Dal primo gennaio 2026 la centrale di Torre Valdaliga Nord è entrata ufficialmente in riserva fredda.
L’impianto, che non produce più energia, è stato tuttavia classificato dal Governo come infrastruttura strategica per la sicurezza nazionale, in linea con l’ipotesi avanzata dal ministro Pichetto Fratin per i poli energetici di Civitavecchia e Brindisi.
Una scelta che, al di là della dimensione tecnica, sposta il discorso su un piano economico e politico che riguarda da vicino il territorio di Civitavecchia.
Fabio Angeloni, ex componente del CdA dell’Osservatorio Ambientale, analizza l’impatto di questa decisione con un approccio basato sui numeri. A suo giudizio, il cambio di status della centrale modifica radicalmente lo scenario: non si tratta più di un sito industriale dismesso, ma di un presidio strategico utile a garantire stabilità energetica al Paese.
“Il paradosso – osserva – è che l’impianto non produce elettroni, ma serve a evitare che l’Italia resti al buio. Se il territorio svolge questo ruolo di protezione, deve essere lo Stato a riconoscerne il valore economico. Non si può pretendere che il costo della sicurezza nazionale ricada sui cittadini di Civitavecchia”.
In questo contesto, il rapporto con Enel cambia sostanzialmente. Secondo Angeloni, l’azienda non è più la vera controparte negoziale, ma un soggetto che, come il Comune, subisce un vincolo imposto dalle scelte del Governo. L’interlocutore principale diventa lo Stato, chiamato a garantire la copertura finanziaria di questo vincolo e a definire un sistema stabile di compensazioni per il territorio.
Sul piano fiscale, l’eredità più pesante è determinata dalla legge sugli “imbullonati”, che ha escluso turbine e caldaie dalla rendita catastale, riducendo il gettito IMU per il Comune. Una perdita che nel tempo è stata in parte compensata da una convenzione con Enel, pari a circa sei milioni di euro l’anno, oggi venuta meno con l’arresto della produzione. Le strutture della centrale continuano a occupare un’ampia porzione di territorio, impedendo nuovi progetti di utilizzo e rallentando la riconversione industriale dell’area. “Senza quei fondi – ricorda Angeloni – il Comune ha dovuto alzare l’IRPEF fino allo 0,8%. È una misura di emergenza, ma non può diventare la norma”.

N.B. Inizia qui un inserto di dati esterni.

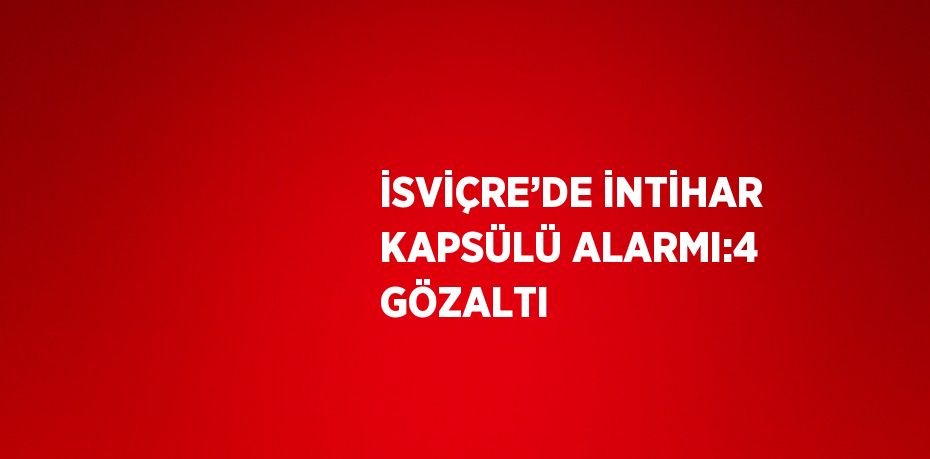 İSVİÇRE’DE İNTİHAR KAPSÜLÜ ALARMI:4 GÖZALTI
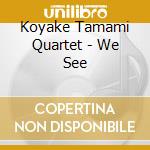 Koyake Tamami Quartet - We See cd musicale di Koyake Tamami Quartet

Nel frattempo, Enel avrebbe chiesto al Governo circa 60 milioni di euro annui per garantire la manutenzione e la disponibilità della Riserva Fredda, in un quadro di costi complessivi per le centrali a carbone italiane stimato intorno ai 70 milioni l’anno. Angeloni propone che una parte di queste risorse, pari al 15%, venga riconosciuta al Comune di Civitavecchia come Canone di Occupazione e Disponibilità Strategica dell’Asset, vale a dire circa 9 milioni di euro l’anno, quale remunerazione del “fattore suolo”. “Non si tratta di un rimborso – spiega – ma della giusta remunerazione per il costo opportunità che il territorio sopporta. Quei cento ettari bloccati dal vincolo ministeriale sottraggono spazio a investimenti in logistica, energie rinnovabili e idrogeno. Lo Stato deve risarcire non solo il tempo, ma anche i ricavi fiscali che la città sta perdendo”.
A pesare sul futuro resta poi il tema dello smantellamento dell’impianto. La fase di dismissione, spiega Angeloni, sarà una delle più delicate dal punto di vista ambientale, tanto che lo smontaggio rischia di rivelarsi più complesso della fase di costruzione. Per affrontarla, indica la necessità di un Fondo per la Dismissione Programmata e Sostenibile, da inserire nei pacchetti governativi, e di opere in grado di ridurre l’impatto ambientale, privilegiando soluzioni logistiche via mare e una pianificazione graduale delle attività.
Sul versante istituzionale, il sindaco di Civitavecchia ha già chiesto un Tavolo urgente al Governo per discutere il futuro di Torre Valdaliga Nord, collegando la questione della “riserva fredda” al destino economico e occupazionale di oltre 50 mila cittadini. Al Tavolo interministeriale dedicato alla transizione dell’area, sono stati avviati percorsi su accordo di programma, ZLS e valutazione dei progetti di riconversione, ma molto resta da definire in termini di tempi, risorse e garanzie. In questo quadro, Angeloni sintetizza la sua posizione: “Civitavecchia sta offrendo al Paese un servizio, e come ogni servizio strategico deve essere remunerato. Al Tavolo interministeriale non si parli di sogni o promesse future, ma di risarcimenti reali, di canoni di occupazione e di risorse economiche che permettano alla città di sostenere la propria”.